Todo comenzó en 1979. El joven agradable y talentoso en busca de popularidad y fama decide verse diferente. Sus primeros cambios comienzan con retoques en la nariz y redibujado de las cejas. Se suma un tatuaje de delineado en los párpados.
Jan Stanek, el cirujano plástico de Jackson, resumiendo la transformación dijo que el 79 el cantante se somete por primera vez a operaciones de esta naturaleza. “Se redujo el tamaño de la nariz, para que adquiera un aspecto europeo. La punta estaba más perfilada y presentaba una buena forma. Parecía menos africano, pero realzaba sus facciones”, señaló.
En los 80, la moda en el maquillaje pronunciado hizo que el cambio inicial de Michael pase desapercibido. Sin embargo, posteriores operaciones estrechan y reducen el tamaño de los orificios nasales del artista. Entonces comenzaron a notarse también los cambios en el color de su piel.
En 1987, Jackson, convertido ya en superestrella, continúa con las intervenciones quirúrgicas con un implante de mandíbula y mentón.
Cuatro años después, el intérprete tatúa el color de los labios y comienza a evidenciarse la palidez de su rostro, lo que provoca diversos comentarios.

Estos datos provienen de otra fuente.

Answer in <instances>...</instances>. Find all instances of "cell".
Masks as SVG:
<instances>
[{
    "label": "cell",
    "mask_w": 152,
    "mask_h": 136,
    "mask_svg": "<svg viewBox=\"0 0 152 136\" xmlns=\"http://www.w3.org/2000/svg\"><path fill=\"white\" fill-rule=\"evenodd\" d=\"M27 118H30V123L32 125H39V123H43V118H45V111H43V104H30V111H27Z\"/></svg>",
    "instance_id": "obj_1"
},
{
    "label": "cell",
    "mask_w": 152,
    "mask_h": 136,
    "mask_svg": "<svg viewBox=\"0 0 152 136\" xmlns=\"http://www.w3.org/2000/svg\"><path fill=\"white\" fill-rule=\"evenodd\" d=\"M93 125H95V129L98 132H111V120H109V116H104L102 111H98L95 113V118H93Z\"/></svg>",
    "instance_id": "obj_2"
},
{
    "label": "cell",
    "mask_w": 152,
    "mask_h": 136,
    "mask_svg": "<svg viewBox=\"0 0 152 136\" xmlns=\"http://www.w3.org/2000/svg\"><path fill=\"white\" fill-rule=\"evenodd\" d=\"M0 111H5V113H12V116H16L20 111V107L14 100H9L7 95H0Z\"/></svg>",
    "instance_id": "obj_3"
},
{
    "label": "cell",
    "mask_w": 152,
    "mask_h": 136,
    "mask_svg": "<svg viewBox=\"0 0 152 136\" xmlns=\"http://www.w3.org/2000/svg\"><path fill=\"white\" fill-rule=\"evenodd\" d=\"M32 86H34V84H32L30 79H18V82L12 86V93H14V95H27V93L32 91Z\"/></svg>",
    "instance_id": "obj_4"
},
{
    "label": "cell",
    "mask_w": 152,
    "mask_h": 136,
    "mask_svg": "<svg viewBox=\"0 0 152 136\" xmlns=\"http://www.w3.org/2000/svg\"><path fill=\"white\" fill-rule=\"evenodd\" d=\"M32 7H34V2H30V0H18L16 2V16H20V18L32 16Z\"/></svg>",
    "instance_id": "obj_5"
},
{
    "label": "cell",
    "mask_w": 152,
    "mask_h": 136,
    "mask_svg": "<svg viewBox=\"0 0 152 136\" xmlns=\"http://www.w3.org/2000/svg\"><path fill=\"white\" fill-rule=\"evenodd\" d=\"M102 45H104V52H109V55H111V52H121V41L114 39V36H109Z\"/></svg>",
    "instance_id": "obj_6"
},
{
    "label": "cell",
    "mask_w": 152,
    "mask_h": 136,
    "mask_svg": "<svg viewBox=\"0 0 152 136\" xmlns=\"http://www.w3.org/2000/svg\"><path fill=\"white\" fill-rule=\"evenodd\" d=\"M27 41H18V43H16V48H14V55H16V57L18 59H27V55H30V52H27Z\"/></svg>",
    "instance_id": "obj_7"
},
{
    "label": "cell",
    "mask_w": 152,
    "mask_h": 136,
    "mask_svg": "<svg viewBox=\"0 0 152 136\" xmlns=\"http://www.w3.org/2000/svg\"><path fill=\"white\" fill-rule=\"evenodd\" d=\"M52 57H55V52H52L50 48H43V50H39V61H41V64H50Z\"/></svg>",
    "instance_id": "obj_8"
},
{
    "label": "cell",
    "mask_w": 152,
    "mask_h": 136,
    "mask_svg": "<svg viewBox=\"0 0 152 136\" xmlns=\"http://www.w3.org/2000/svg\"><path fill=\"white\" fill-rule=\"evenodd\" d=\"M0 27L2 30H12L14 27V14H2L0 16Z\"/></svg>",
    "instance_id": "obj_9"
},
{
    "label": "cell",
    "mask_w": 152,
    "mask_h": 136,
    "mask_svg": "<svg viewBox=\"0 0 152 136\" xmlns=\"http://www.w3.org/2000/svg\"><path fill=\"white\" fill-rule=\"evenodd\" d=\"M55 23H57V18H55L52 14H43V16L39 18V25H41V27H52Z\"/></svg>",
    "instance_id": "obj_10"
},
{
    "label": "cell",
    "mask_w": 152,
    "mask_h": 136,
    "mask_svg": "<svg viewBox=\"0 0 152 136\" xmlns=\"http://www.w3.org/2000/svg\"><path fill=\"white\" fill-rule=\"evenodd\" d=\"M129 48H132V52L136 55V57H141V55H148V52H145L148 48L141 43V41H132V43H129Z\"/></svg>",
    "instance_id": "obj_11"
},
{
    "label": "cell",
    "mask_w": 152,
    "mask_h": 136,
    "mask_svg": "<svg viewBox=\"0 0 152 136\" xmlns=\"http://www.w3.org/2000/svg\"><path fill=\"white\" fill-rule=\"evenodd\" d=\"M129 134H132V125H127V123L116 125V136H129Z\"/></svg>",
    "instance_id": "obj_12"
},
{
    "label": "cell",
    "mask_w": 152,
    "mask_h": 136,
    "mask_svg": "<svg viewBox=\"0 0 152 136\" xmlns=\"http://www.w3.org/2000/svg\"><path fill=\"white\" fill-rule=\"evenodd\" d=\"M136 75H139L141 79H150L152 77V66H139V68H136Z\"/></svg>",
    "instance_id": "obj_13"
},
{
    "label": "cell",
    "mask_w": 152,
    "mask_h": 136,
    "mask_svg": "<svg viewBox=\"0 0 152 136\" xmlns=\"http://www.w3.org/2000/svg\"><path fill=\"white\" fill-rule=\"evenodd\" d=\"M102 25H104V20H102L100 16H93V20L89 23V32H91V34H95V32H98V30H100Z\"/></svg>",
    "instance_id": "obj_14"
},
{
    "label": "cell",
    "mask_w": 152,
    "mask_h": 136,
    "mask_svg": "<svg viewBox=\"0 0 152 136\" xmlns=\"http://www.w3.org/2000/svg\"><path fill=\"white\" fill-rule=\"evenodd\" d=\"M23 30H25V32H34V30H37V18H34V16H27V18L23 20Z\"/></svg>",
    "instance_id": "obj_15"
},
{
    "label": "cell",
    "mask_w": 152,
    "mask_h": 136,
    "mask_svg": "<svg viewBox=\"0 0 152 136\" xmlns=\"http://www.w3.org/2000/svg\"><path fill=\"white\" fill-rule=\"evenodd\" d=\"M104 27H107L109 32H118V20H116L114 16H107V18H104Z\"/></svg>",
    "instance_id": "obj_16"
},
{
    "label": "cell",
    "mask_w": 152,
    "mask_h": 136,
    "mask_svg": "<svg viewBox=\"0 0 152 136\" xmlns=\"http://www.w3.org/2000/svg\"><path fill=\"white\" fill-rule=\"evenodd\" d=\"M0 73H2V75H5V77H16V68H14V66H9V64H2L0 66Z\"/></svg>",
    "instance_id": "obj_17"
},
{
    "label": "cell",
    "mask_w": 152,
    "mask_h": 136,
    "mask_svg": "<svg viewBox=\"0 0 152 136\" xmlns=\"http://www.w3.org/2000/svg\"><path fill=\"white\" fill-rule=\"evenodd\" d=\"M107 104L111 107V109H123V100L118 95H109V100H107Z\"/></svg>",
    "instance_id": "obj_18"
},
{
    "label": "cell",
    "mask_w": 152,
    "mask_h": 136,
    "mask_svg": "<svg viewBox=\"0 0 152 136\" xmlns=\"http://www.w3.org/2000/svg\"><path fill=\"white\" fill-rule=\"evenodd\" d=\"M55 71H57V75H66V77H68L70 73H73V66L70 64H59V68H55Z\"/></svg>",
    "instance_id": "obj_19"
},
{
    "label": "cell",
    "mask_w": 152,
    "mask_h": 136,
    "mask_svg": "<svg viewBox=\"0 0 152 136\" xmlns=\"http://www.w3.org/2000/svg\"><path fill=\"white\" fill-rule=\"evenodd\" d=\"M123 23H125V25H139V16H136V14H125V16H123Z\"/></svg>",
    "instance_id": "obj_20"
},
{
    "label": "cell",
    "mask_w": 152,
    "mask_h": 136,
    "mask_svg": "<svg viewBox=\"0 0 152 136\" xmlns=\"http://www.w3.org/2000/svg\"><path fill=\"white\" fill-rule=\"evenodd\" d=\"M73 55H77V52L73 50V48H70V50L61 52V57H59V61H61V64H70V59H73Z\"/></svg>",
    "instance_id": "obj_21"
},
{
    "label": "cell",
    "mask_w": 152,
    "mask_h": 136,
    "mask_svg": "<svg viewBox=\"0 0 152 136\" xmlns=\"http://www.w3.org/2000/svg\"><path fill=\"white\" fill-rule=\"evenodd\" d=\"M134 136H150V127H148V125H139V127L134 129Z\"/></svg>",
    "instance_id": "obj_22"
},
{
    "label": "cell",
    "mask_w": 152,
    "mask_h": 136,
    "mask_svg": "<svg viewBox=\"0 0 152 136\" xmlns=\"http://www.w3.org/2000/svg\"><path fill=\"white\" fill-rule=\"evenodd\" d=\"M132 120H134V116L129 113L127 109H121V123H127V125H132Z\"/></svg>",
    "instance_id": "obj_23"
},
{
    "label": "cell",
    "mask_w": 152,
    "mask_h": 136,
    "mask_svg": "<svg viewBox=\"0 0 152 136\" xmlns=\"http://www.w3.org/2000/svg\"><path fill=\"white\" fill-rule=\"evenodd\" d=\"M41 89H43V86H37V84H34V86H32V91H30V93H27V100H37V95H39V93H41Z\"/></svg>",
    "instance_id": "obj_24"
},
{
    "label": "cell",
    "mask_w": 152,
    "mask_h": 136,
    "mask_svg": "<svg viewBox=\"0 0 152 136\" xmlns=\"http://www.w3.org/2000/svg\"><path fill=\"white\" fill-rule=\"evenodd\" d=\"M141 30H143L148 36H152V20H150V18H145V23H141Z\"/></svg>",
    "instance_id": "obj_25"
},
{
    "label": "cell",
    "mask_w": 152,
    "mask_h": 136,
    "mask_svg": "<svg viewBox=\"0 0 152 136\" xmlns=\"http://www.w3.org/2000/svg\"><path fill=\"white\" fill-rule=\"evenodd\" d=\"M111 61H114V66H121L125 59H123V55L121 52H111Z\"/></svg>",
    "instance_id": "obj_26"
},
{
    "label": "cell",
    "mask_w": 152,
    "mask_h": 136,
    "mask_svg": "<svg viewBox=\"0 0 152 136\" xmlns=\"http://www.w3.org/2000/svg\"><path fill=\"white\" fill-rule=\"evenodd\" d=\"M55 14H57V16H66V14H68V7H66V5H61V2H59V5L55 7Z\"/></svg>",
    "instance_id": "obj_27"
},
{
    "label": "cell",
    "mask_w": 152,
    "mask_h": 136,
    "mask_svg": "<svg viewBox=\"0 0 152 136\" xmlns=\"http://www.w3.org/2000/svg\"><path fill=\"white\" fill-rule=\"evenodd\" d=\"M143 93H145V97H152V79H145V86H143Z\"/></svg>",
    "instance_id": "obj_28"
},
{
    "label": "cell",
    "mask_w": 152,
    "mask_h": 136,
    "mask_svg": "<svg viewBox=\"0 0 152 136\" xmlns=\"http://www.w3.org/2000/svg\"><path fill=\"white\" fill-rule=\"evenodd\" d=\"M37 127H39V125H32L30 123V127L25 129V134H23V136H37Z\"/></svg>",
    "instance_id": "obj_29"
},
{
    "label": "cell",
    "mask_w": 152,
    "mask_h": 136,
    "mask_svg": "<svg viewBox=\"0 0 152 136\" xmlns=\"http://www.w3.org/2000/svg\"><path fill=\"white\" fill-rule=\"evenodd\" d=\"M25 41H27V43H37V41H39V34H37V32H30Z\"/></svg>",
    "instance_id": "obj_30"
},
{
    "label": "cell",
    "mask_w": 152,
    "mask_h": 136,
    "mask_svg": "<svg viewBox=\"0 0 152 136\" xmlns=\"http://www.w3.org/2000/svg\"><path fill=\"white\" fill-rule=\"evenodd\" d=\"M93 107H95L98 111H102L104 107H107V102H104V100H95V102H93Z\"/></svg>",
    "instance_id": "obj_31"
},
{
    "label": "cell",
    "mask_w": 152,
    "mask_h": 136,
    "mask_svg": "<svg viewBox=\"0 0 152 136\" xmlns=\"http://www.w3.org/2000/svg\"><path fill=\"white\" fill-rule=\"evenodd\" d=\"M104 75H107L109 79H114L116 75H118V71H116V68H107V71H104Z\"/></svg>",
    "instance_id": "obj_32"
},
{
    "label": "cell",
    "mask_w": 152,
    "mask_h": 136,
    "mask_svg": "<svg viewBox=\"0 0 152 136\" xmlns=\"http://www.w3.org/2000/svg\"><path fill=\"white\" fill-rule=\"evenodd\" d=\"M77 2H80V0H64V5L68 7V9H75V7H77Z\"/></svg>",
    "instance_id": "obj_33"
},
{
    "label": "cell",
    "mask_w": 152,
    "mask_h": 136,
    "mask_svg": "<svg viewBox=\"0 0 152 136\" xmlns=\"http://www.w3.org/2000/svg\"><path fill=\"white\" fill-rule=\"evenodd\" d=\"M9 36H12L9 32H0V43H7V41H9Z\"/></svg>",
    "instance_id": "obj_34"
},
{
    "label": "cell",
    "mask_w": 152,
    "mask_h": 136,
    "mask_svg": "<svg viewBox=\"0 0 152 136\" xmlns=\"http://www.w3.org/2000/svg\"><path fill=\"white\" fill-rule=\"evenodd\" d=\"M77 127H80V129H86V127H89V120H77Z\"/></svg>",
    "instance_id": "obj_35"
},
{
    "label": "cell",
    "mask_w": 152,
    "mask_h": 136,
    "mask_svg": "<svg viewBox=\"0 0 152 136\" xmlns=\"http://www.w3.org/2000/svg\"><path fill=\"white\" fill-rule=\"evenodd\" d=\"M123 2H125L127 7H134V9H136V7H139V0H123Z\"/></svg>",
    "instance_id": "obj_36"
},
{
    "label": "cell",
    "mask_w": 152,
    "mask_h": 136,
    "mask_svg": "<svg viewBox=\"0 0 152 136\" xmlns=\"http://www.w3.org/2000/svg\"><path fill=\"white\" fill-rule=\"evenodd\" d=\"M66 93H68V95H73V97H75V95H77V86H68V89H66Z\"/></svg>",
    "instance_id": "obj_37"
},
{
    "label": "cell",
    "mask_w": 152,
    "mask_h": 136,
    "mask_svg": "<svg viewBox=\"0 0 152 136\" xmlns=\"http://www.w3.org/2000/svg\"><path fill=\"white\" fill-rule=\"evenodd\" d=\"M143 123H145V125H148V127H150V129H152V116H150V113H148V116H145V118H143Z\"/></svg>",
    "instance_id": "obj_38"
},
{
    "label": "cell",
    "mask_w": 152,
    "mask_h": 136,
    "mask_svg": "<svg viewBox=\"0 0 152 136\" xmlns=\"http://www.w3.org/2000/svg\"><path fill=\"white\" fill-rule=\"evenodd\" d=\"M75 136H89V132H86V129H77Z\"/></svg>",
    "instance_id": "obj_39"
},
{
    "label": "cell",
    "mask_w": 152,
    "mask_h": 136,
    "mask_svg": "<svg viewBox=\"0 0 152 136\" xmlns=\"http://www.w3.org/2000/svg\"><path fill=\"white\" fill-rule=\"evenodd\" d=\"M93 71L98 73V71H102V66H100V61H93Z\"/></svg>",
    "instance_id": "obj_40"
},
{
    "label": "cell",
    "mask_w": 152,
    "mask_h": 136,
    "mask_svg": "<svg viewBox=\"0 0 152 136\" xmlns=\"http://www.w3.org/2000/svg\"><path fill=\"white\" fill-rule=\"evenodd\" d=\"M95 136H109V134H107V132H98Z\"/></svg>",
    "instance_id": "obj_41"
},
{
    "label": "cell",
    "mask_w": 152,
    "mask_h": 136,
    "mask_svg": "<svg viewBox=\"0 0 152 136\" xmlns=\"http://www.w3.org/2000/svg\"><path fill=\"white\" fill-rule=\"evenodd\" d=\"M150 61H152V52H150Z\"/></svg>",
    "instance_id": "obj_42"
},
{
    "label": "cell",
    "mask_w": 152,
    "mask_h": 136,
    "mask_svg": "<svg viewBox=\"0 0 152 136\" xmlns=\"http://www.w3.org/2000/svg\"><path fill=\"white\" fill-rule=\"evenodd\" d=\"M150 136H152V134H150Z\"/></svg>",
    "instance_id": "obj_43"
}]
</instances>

Michael, sin embargo, en su autobiografía Moonwalk sólo admitió dos cirugías de nariz y una para ponerse un hoyuelo en la barbilla. Mientras que justificó el color blanquecino de su piel con el vitíligo, una enfermedad que causa despigmentación.
En sus últimas apariciones en público, Jackson llamó la atención con mascarillas que cubrían supuestas lesiones cutáneas. En marzo, el cantante se presentó a los medios con una nueva nariz, notablemente más fina. Michael reinventó su aspecto físico durante décadas, provocando odios, amores, pero nunca indiferencia.